Before the Court are the Petitioner's motion for partial summary judgment (# 32) and motion for preliminary injunction and temporary restraining order (# 33).
On March 8, 2007, the Court granted Petitioner's motion to amend his habeas petition and directed him to file an amended petition by April 20, 2007, separately stating each claim he wishes to raise. Until Petitioner files an amended petition and the Respondent files a response, any determination on whether he is entitled to relief would be premature. Furthermore, the Rules Governing § 2254 cases and the habeas statutes do not contemplate disposition of habeas petitions by motion for summary judgment. Mitchell v. Goord, 2005 U.S. Dist. LEXIS 4772 at * 5 (N.D.N.Y. March 21, 2005) (nothing in the habeas rules or statutes "contemplates the disposition of habeas petitions by motion for summary judgment"); Chamberlain v. Mantello, 954 F. Supp. 499, 501 n. 2 (N.D.N.Y. 1997) ("The rules governing habeas corpus applications do not contemplate a motion for summary judgment as a submission by a respondent."). It is the practice of this Court to adjudicate habeas corpus petitions based on the pleadings authorized by the habeas rules (petition, answer, and reply), rather than on motions for summary judgment, which are unnecessary and serve no useful purpose. Under the circumstances, the Court denies Petitioner's motion for partial summary judgment.
In support of his motion for preliminary injunction and temporary restraining order, Petitioner alleges that a preliminary injunction and temporary restraining order are "warranted requiring all [state court] Clerks to adhere to the 'mailbox rule' when pleadings from prisoners/detainees appropriately reflect invoking it."

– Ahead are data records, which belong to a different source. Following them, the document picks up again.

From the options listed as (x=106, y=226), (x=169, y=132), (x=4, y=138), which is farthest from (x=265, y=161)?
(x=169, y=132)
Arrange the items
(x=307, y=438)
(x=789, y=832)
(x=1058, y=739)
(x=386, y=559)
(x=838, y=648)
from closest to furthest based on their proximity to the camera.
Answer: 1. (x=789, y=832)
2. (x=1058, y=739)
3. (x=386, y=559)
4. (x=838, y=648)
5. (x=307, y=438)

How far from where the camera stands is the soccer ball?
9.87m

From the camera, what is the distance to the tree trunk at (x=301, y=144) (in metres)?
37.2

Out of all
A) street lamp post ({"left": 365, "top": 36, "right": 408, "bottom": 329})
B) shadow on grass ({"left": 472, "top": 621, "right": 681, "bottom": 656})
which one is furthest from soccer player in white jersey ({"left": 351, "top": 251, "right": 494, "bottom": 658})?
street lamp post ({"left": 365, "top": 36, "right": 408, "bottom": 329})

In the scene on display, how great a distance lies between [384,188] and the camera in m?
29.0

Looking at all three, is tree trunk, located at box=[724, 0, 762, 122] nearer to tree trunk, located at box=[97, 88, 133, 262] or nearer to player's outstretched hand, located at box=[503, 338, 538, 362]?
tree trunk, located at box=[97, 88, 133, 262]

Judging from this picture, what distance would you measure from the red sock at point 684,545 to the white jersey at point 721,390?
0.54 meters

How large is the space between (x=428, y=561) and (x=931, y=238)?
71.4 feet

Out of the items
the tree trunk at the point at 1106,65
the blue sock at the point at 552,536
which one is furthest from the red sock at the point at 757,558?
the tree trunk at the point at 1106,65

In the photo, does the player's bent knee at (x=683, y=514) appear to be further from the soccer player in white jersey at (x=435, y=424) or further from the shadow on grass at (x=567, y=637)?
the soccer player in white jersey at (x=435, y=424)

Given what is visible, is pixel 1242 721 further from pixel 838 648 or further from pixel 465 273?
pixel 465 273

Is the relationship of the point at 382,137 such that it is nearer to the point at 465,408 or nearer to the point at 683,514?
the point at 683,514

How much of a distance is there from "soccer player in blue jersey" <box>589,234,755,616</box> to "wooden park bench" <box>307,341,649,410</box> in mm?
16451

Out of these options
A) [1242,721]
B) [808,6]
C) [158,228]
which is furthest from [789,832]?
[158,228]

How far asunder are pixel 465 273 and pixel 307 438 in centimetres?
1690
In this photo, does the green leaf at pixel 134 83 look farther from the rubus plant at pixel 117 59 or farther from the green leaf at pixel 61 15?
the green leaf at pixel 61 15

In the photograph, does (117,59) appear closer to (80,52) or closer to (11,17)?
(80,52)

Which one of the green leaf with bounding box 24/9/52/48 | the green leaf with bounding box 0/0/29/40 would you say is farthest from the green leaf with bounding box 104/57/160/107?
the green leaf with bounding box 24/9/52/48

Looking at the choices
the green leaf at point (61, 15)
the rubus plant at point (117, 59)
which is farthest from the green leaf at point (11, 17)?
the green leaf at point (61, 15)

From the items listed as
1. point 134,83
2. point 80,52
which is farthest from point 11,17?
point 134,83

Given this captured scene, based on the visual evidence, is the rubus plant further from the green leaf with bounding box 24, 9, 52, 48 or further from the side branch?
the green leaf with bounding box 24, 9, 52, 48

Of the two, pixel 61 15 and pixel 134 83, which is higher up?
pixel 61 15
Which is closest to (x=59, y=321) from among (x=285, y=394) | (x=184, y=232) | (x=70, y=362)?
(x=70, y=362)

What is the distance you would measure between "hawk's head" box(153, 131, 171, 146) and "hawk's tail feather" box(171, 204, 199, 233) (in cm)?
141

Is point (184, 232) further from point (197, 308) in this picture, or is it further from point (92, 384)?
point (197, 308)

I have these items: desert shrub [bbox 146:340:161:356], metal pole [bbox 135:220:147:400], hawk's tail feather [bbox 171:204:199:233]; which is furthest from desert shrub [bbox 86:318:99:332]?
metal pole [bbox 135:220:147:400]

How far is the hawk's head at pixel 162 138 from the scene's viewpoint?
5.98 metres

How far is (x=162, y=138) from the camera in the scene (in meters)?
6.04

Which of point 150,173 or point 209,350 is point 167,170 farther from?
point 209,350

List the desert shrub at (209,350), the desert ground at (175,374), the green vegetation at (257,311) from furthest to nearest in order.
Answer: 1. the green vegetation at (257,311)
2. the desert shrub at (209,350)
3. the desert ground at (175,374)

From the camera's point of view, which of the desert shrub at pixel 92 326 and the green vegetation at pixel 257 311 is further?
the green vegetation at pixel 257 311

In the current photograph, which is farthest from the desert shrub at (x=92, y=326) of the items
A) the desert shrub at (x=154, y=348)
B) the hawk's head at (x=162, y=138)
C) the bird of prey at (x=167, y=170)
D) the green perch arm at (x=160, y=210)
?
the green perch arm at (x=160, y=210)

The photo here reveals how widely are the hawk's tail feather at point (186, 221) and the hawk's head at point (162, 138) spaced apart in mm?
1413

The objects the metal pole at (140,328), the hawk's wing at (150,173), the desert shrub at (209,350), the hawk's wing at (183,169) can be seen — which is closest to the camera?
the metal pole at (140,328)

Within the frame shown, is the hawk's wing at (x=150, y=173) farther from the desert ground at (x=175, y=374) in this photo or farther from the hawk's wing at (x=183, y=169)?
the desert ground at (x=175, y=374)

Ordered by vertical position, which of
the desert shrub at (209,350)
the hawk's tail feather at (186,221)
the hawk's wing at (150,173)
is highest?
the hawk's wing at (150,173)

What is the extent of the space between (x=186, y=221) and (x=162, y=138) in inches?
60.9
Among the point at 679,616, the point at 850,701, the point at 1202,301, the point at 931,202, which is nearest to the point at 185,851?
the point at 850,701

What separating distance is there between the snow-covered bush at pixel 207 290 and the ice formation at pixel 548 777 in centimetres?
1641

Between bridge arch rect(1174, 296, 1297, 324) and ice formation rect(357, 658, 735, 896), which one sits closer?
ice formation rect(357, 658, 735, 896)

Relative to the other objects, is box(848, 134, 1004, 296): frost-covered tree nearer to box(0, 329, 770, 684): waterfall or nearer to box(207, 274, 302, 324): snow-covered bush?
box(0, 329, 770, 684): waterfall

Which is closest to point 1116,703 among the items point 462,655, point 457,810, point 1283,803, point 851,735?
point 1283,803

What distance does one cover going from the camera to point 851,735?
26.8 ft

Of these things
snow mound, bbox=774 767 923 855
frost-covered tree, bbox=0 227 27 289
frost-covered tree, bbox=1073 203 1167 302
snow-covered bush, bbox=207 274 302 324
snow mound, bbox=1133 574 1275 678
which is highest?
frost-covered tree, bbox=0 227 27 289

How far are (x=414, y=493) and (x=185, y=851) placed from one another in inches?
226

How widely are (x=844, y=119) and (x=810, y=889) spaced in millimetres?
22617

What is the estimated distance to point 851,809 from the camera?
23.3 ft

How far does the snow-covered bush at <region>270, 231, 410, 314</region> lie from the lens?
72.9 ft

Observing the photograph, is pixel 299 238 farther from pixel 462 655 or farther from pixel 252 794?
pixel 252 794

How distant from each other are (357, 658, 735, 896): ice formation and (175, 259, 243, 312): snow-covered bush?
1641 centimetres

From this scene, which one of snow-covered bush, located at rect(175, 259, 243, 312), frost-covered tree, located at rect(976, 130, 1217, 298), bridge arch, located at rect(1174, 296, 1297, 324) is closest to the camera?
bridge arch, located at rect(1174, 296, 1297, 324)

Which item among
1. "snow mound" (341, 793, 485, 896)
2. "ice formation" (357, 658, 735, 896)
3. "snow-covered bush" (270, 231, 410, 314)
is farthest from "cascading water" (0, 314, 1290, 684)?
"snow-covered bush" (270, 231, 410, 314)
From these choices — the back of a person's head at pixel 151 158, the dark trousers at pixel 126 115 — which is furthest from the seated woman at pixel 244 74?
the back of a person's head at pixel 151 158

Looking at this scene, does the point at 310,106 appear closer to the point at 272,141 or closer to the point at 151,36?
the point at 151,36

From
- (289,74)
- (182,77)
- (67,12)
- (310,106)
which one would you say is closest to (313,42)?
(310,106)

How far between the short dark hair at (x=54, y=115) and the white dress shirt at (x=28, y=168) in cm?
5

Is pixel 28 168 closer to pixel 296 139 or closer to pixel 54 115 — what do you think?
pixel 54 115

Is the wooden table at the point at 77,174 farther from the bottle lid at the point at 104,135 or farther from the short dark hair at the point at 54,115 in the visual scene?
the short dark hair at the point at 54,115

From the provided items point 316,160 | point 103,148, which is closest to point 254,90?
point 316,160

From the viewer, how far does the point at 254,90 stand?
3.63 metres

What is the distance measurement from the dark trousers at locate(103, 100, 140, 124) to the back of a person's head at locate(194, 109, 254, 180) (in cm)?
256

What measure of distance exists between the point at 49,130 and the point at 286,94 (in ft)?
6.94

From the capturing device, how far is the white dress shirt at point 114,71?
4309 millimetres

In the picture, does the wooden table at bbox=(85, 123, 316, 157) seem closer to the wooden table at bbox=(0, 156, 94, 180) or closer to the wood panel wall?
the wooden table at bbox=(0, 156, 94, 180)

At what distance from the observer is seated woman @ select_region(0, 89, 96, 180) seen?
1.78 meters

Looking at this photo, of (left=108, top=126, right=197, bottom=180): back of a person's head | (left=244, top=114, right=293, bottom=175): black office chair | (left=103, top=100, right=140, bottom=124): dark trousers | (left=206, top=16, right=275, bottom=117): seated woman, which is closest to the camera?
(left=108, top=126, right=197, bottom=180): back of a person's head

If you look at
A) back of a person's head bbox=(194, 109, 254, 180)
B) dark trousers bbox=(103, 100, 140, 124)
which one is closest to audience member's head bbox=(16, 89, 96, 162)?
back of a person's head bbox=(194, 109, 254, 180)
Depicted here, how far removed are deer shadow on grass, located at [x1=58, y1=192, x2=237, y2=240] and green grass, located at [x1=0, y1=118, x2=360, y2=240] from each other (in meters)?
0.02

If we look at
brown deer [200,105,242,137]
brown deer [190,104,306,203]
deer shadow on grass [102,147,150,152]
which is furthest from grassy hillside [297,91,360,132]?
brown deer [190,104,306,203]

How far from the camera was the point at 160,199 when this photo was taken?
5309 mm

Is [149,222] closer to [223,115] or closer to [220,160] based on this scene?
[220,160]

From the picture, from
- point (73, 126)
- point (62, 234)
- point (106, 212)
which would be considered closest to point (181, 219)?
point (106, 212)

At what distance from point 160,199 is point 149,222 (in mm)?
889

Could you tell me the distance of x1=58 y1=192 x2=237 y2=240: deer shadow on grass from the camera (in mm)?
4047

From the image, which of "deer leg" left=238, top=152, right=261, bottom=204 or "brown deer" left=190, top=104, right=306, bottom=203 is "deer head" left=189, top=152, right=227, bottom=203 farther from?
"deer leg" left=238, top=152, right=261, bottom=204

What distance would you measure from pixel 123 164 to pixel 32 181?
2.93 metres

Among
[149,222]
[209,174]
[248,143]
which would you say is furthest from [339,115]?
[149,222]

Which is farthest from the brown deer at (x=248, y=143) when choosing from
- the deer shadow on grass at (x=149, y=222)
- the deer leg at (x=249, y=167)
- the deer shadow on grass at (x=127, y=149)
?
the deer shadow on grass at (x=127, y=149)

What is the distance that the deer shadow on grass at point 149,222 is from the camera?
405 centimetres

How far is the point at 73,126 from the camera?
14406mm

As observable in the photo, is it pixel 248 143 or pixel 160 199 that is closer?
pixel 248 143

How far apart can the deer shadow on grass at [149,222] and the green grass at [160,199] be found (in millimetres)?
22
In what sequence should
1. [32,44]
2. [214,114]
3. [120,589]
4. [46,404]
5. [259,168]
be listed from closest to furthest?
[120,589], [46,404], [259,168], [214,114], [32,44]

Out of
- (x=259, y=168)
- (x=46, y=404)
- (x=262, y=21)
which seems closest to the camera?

The standard for deciding whether to grant a preliminary injunction or temporary restraining order requires consideration of: (1) the probability of the movant's success on the merits; (2) the threat of irreparable harm to the movant; (3) the balance between this harm and the injury that granting the injunction or restraining order will inflict on other interested parties; and (4) whether the issuance of the preliminary injunction or temporary restraining order is in the public interest. Dataphase Systems, Inc. v. C L Systems, Inc., 640 F.2d 109, 113 (8th Cir. 1981) (en banc).
State law governs when a state pleading is considered filed. See Adams v. LeMaster, 223 F.3d 1177, 1181 (10th Cir. 2000) (holding that "state law must determine when a state habeas petition is considered filed" and that "the federal mailbox rule . . . does not apply to § 2244(d)(2) for purposes of determining when the tolling period for a properly-filed state petition begins"). This Court has noauthority to order state court clerks to adhere to the federal mailbox rule. Cf. Haggard v. State of Tennessee, 421 F.2d 1384, 1386 (6th Cir. 1970) ("federal courts have no authority to issue writs of mandamus to direct state courts or their judicial officers in the performance of their duties"); Curtis v. Fischer, 387 F. Supp. 2d 218, 226 (W.D.N.Y. 2005) ("federal courts have no authority to review issues of state law"). The Court further finds that Petitioner has not shown any probability of success on the merits or a threat of irreparable harm. With respect to the remaining factors, they do not appear to favor either granting or denying a preliminary injunction or temporary restraining order. The Court denies Petitioner's motion for preliminary injunction and temporary restraining order.
IT IS SO ORDERED this 9th day of March, 2007.